Hundreds of Turkish nationalists have been protesting outside a controversial conference on the mass killings of Armenians under Ottoman rule.
Resistance to a free debate on the issue is still strong in Turkey
They chanted slogans and booed delegates entering Istanbul's Bilgi University for the two-day event.
The conference had been due to open on Friday, at another venue, but was stopped from doing so by a court order.
Debate of the killings has been taboo in Turkey but there is outside pressure for greater freedom of speech.
"Treason will not go unpunished" and "This is Turkey, love it or leave it," shouted the demonstrators.
"The Armenian genocide is an international lie," read a huge banner carried by members of the minor left-wing Workers' Party.
Armenians worldwide have been campaigning for decades for the deaths - thought to have been more than a million, around the time of WWI - to be recognised universally as genocide.
The conference discussing the issue was due to be held at Istanbul's Bosphorus University, but it was banned by an Istanbul court after complaints by nationalists that the historians behind it were "traitors".
The historians challenge official Turkish accounts of the killings, which give a much smaller death toll and link Armenian losses to civil strife in which many Turks also died.
The court ruling brought emotionally charged scenes on the Bosphorus campus on Friday, said the BBC's Sarah Rainsford in Istanbul.

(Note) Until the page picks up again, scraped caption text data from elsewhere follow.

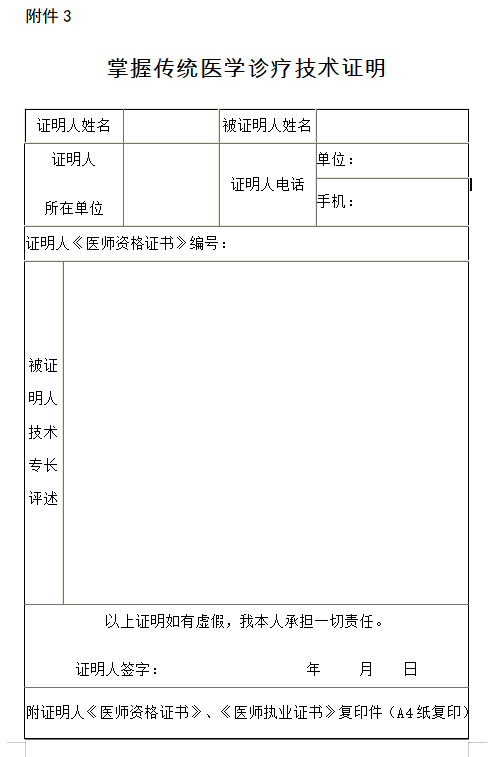 580212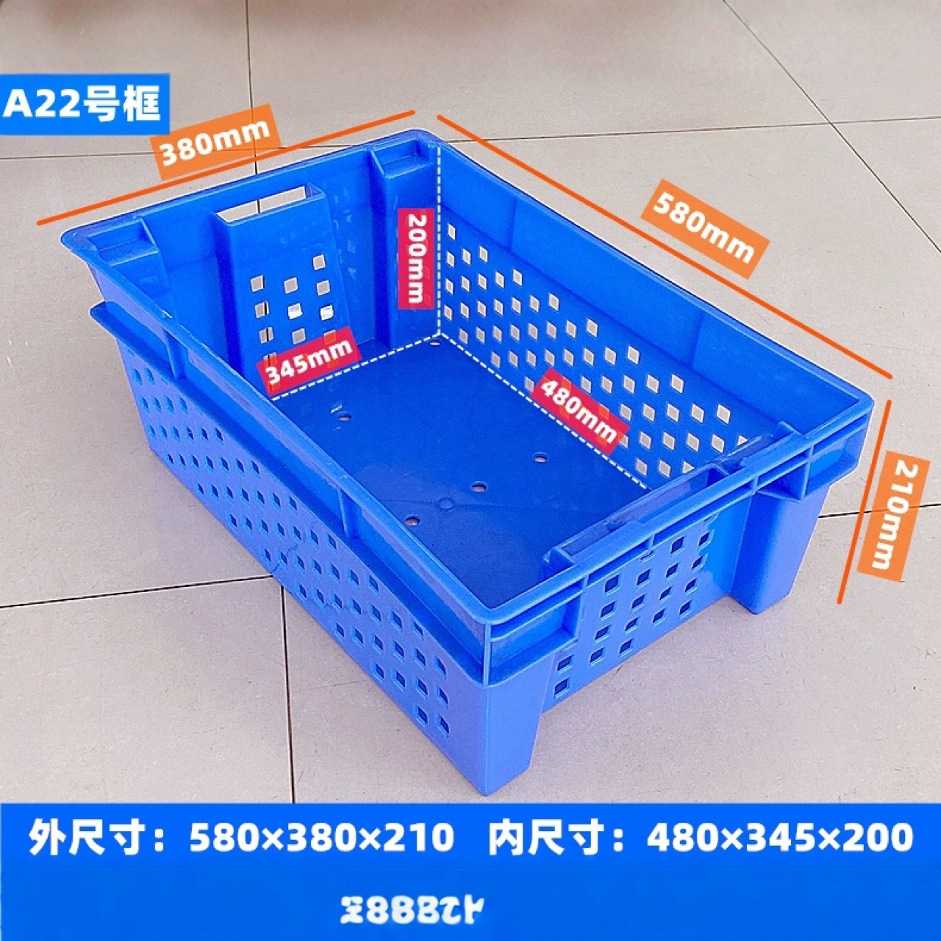塑料筐蓝色加厚框子长方形蔬菜水果筐错位筐快递货框塑胶周转箩筐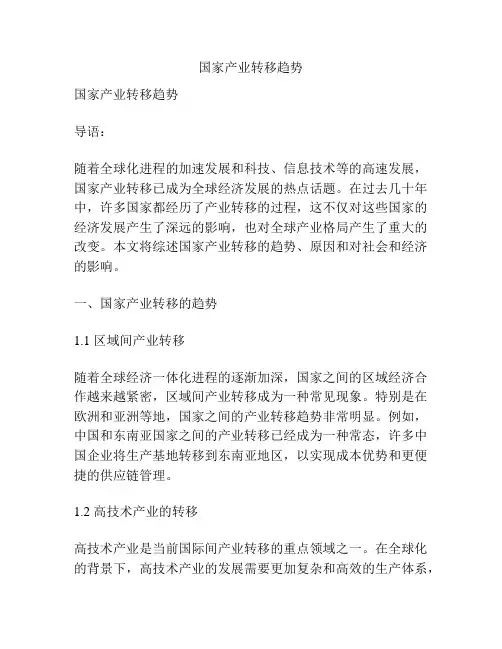 国家产业转移趋势
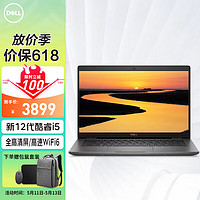 DELL 戴尔 Latitude 3440 商用办公视频学生教学直播14英寸笔记本电脑12代i5-1235U 16G 512G 高分/定制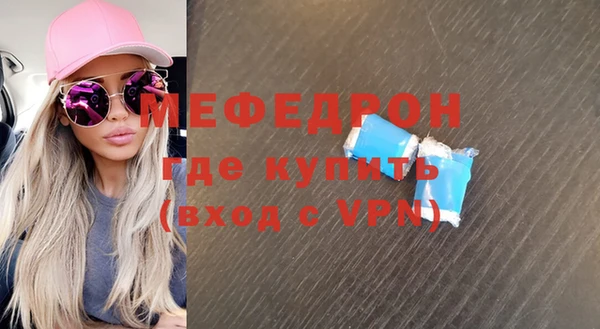 стаф Ростов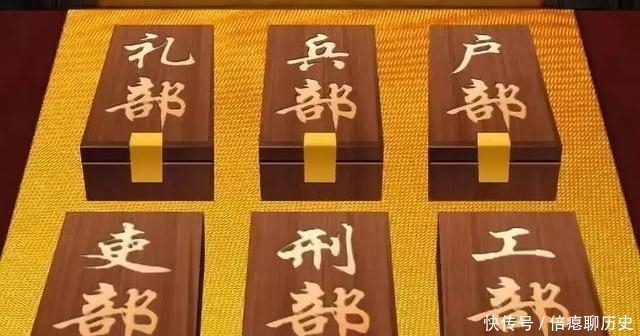 六部之吏部:作为六部之首,吏部的详细职能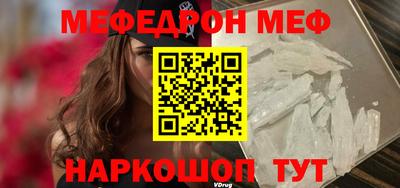 ГАЛЛЮЦИНОГЕННЫЕ ГРИБЫ Волгодонск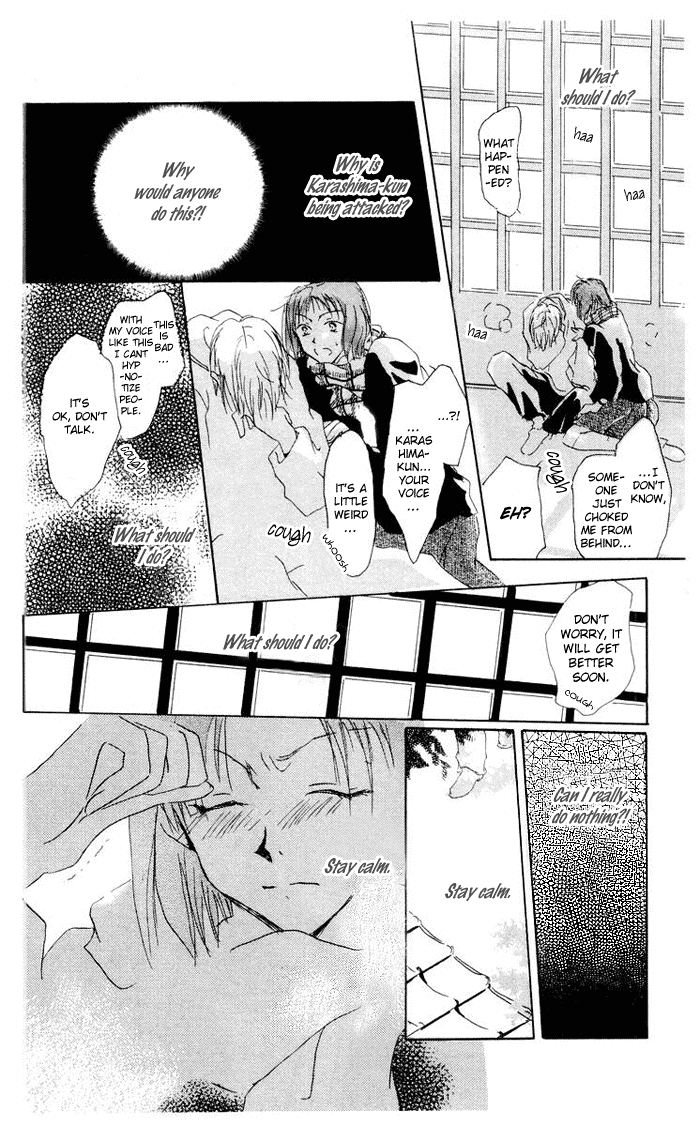 Akaku Saku Koe Vol. 1 Ch. 2 第35页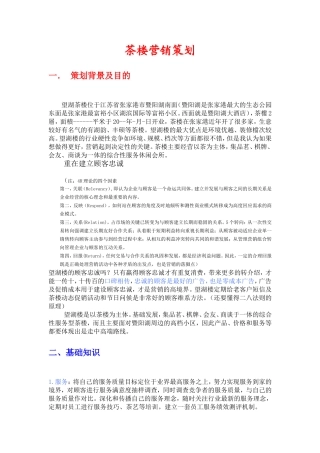 茶楼营销策划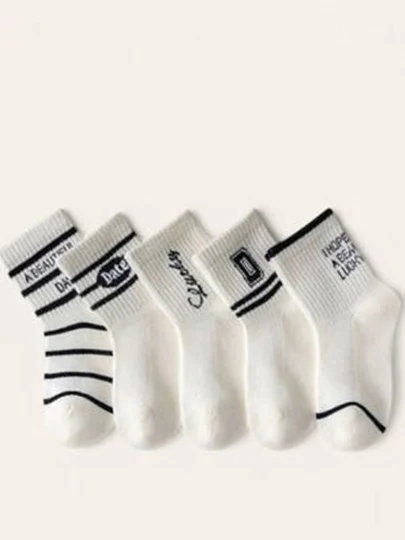Du Set (set of 5)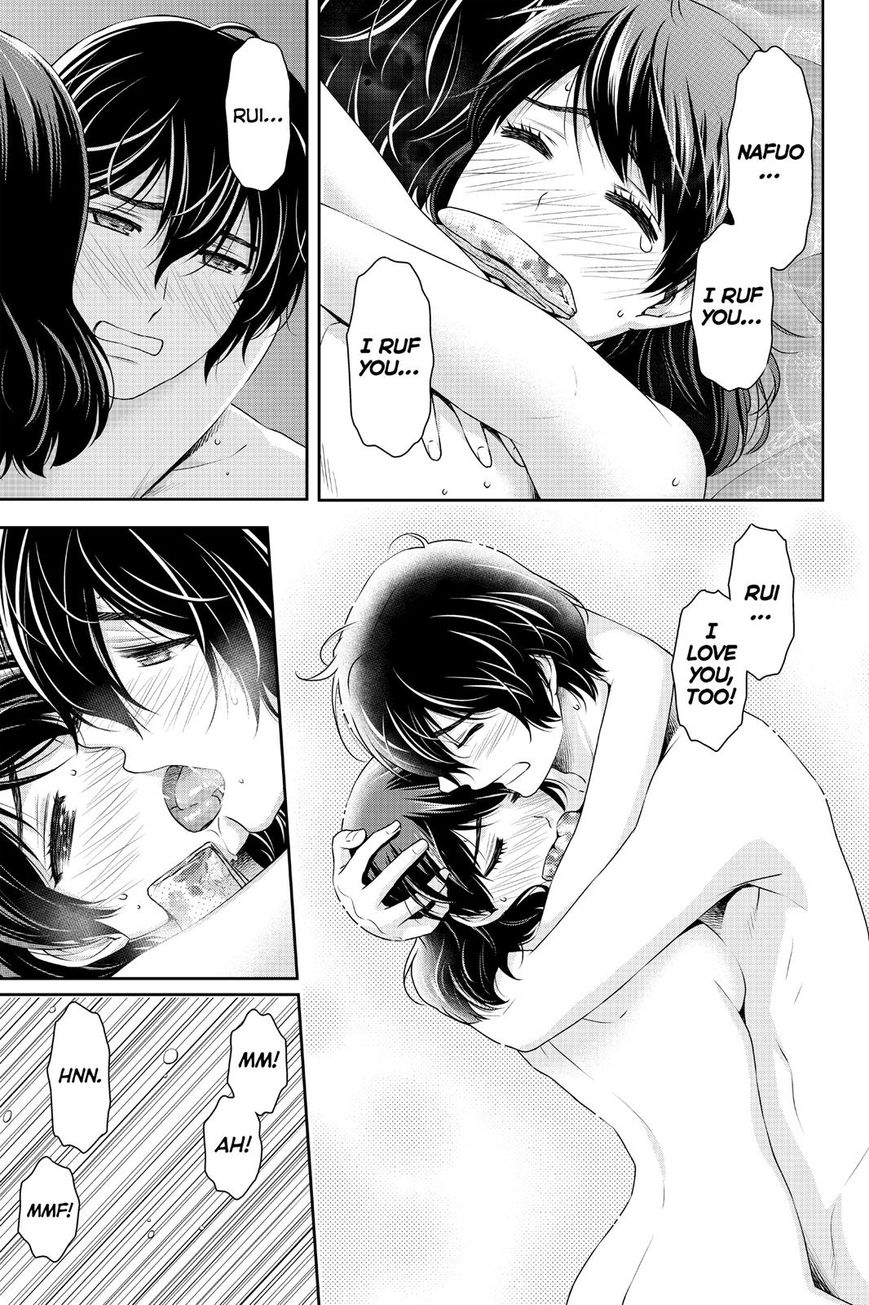 Page 13 of Chapter 164.6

Students, angry that the conference was cancelled, taped their mouths while small groups of nationalists gathered to condemn plans for the forum.

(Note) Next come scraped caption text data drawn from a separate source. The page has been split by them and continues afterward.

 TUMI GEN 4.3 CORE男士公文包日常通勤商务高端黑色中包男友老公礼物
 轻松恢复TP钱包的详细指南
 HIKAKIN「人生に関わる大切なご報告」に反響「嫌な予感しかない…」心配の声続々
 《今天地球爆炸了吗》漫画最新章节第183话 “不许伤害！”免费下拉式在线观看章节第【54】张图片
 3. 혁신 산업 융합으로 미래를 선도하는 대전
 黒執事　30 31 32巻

Bilgi University stepped in "in the name of freedom of expression and thought", said its president, Aydin Ugur.
Government leaders regretted the court ruling which "cast a shadow on the process of democratisation and freedoms", according to Prime Minister Recep Tayyip Erdogan.
"If we have confidence in our own beliefs, we should not fear freedom of thought," he told separate gathering of academics on Saturday.
EU enlargement commissioner Krisztina Nagy said Brussels strongly deplored the court's "attempt to prevent the Turkish society from discussing its history".
Turkey begins talks on joining the EU in two weeks' time.